9. ¿Qué hay comparable al delicioso colorido de una cabellera? Su brillo se acentúa a medida que se ilumina: refleja los rayos del sol concentrándolos o, al contrario, amortiguando su luz para matizar colores opuestos entre sí; unas veces resplandece como el oro para ir difuminándose hasta alcanzar el tono mate de la miel; otras veces, un negro azabache compite con las medias tintas azuladas de un cuello de paloma. Y cuando se perfuma el cabello con esencia de Arabia y, con los dientes de un delicado peine, se arregla en forma de cola, es para el enamorado como una especie de espejo donde le gusta contemplar la propia imagen. ¿Qué más? Otras veces, en gruesas trenzas, el pelo sirve de remate a la cabeza, o, libremente suelto, cubre la espalda en amplia cascada. En una palabra, el arreglo del peinado es tan esencial, que ya puede una mujer presentarse cargada de oro, de bellos ropajes, de piedras preciosas y todos los demás inventos de la coquetería; a pesar de ello, si no se distingue por su peinado, nunca podrá pasar por mujer elegante.
Mi querida Fotis no había estudiado su peinado; y no obstante, su pelo desordenado era un encanto más. Pues su nutrida cabellera, suavemente echada hacia atrás y atada con un lazo sobre la coronilla, caía luego a lo largo de la nuca hasta cubrirle el cuello y terminar gradualmente en graciosos bucles que le rozaban el borde de la túnica.
10, Ya no pude aguantar más el suplicio de tan encendida complacencia; me incliné sobre ella, y en el punto preciso en que el pelo sube a enlazarse sobre la coronilla, le apliqué el más dulce de los besos.
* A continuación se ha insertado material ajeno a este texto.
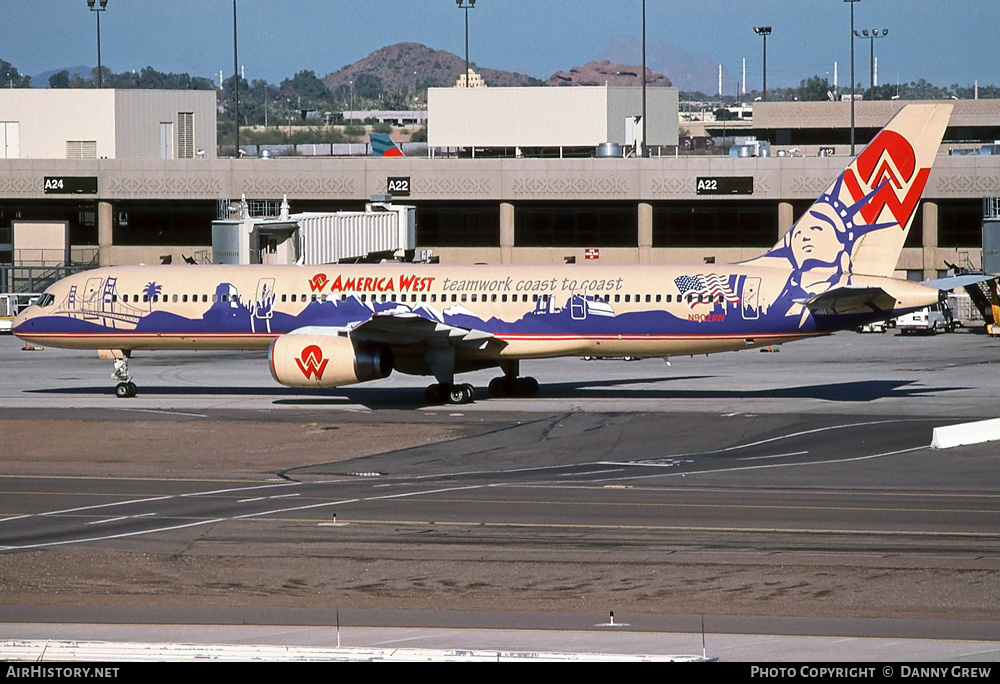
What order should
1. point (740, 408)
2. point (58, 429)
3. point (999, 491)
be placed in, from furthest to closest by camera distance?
point (740, 408) → point (58, 429) → point (999, 491)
Ella entonces, volviendo la cabeza y guiñándome el ojo con mirada arrebatadora: «Oye, tú, estudiantillo —me dice—, estás saboreando una fruta agridulce. Ten cuidado: la dulzura de esta miel puede acarrearte eterna amargura de hiel».
«¿Qué quieres decir, encanto? —le pregunto—. Yo estoy dispuesto, reconfortado antes con un beso tuyo, sólo uno, a dejarme asar, extendido en esa hoguera». Y, al decírselo, la estreché más fuertemente en mis brazos y la cubrí de besos. Mi pasión despertó su ternura y pronto correspondió a mi amor con idéntico cariño. Sus labios entreabiertos exhalaban un delicioso aroma, un néctar de amor que me embriagaba: «Me muero —le digo—, mejor dicho, ya estoy muerto si no te compadeces de mí». En esto, ella, besándome una vez más: «Ten confianza —me dice—, comparto tus sentimientos; soy tu esclava, y nuestra pasión no habrá de esperar demasiado. A la hora de encender las lámparas, acudiré a tu habitación. Vete, pues, y prepárate; pasaremos la noche entera en animosa y alegre liza».
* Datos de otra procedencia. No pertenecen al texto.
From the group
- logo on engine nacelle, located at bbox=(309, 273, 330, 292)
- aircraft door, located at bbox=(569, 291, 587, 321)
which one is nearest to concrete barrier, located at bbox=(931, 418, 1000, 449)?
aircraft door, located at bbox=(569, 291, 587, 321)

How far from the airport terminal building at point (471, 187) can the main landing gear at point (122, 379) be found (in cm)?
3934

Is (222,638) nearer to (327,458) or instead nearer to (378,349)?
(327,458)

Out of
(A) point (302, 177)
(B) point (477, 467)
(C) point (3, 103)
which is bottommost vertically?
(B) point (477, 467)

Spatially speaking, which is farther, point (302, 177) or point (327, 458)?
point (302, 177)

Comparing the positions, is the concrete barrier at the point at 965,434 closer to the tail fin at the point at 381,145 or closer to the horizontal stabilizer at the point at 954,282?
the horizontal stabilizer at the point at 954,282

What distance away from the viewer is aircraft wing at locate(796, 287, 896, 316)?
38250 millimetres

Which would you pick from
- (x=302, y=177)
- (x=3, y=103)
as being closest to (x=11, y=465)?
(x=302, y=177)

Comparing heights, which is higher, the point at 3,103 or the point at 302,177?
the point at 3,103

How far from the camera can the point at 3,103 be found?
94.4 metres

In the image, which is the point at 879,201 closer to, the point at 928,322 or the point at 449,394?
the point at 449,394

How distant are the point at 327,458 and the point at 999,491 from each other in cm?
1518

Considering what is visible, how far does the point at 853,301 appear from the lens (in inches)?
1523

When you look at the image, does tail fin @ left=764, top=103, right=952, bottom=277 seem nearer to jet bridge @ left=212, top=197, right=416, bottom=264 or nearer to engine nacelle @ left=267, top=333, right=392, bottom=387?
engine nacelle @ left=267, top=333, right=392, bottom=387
11. Con el intercambio de estas palabras y otras fórmulas cariñosas, nos despedimos. Sobre el mediodía, Birrena me envía, como regalos de bienvenida, un cerdo bien cebado, cinco pollitos y un cántaro de exquisito vino añejo. Llamé entonces a Fotis y le dije: «He aquí a Baco que espontáneamente se ofrece para animar a Venus y prestarle sus armas. Hemos de beber este vino hasta la última gota para que ahogue la cobardía del recato y comunique alegre vigor a nuestro amor. El navío de Venus no necesita más abastecimiento que éste; para pasar una noche en vela, ha de abundar el aceite en la lámpara y el vino en la copa».
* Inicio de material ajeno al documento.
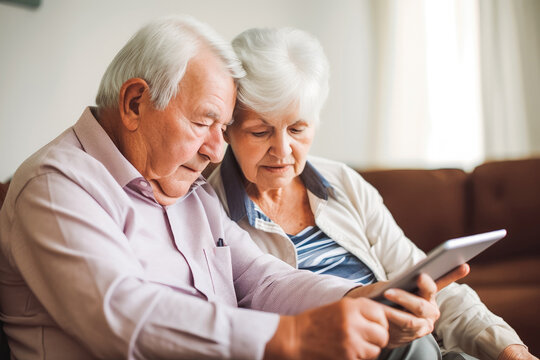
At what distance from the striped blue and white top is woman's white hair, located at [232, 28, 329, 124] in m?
0.33

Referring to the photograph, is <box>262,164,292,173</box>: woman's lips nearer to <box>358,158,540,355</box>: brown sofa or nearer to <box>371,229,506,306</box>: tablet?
<box>371,229,506,306</box>: tablet

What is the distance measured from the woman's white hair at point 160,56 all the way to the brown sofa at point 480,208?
1.24 m

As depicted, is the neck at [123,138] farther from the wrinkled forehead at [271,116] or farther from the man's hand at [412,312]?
the man's hand at [412,312]

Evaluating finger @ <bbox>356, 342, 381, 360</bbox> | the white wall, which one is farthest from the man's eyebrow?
the white wall

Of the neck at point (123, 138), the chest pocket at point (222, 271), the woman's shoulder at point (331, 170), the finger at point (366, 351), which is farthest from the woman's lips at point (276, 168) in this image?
the finger at point (366, 351)

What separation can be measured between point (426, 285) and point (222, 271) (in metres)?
0.50

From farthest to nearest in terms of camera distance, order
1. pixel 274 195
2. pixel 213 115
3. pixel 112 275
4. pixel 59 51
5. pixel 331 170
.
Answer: pixel 59 51 → pixel 331 170 → pixel 274 195 → pixel 213 115 → pixel 112 275

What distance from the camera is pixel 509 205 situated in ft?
7.55

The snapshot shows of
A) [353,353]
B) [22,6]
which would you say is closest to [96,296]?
[353,353]

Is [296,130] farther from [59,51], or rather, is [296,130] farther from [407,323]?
[59,51]

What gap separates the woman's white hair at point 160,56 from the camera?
45.6 inches

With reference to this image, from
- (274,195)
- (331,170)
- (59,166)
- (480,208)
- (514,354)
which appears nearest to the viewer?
(59,166)

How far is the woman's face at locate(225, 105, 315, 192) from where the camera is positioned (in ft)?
4.98

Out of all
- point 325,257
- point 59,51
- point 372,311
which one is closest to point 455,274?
point 372,311
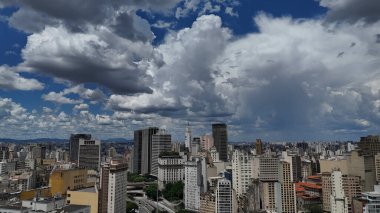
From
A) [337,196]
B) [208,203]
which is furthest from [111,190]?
[337,196]

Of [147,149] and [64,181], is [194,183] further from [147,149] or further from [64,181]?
[147,149]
El resto del día fue dedicado al baño y después a la cena. Pues, a invitación del bueno de Milón, había ocupado mi sitio en su acogedora mesita. Sin olvidar las advertencias de Birreria, evitaba con las máximas precauciones la mirada de su mujer, cuyo rostro inspiraba a mis ojos el mismo pánico que me inspiraría el lago Averno. Me vuelvo en cambio continuamente para mirar a la camarera, Fotis, y recobrar así ánimos. Entretanto, había llegado la noche; Pánfila, mirando a la lámpara, dice: «¡Qué día de lluvia tendremos mañana!». Y, al preguntarle su marido cómo lo sabía, contestó que la lámpara se lo estaba anunciando. Milón se echó a reír, diciendo: «Mantenemos a una ilustre sibila en esta lámpara: desde su candelero, como observatorio, contempla todos los fenómenos del firmamento hasta la altura del sol».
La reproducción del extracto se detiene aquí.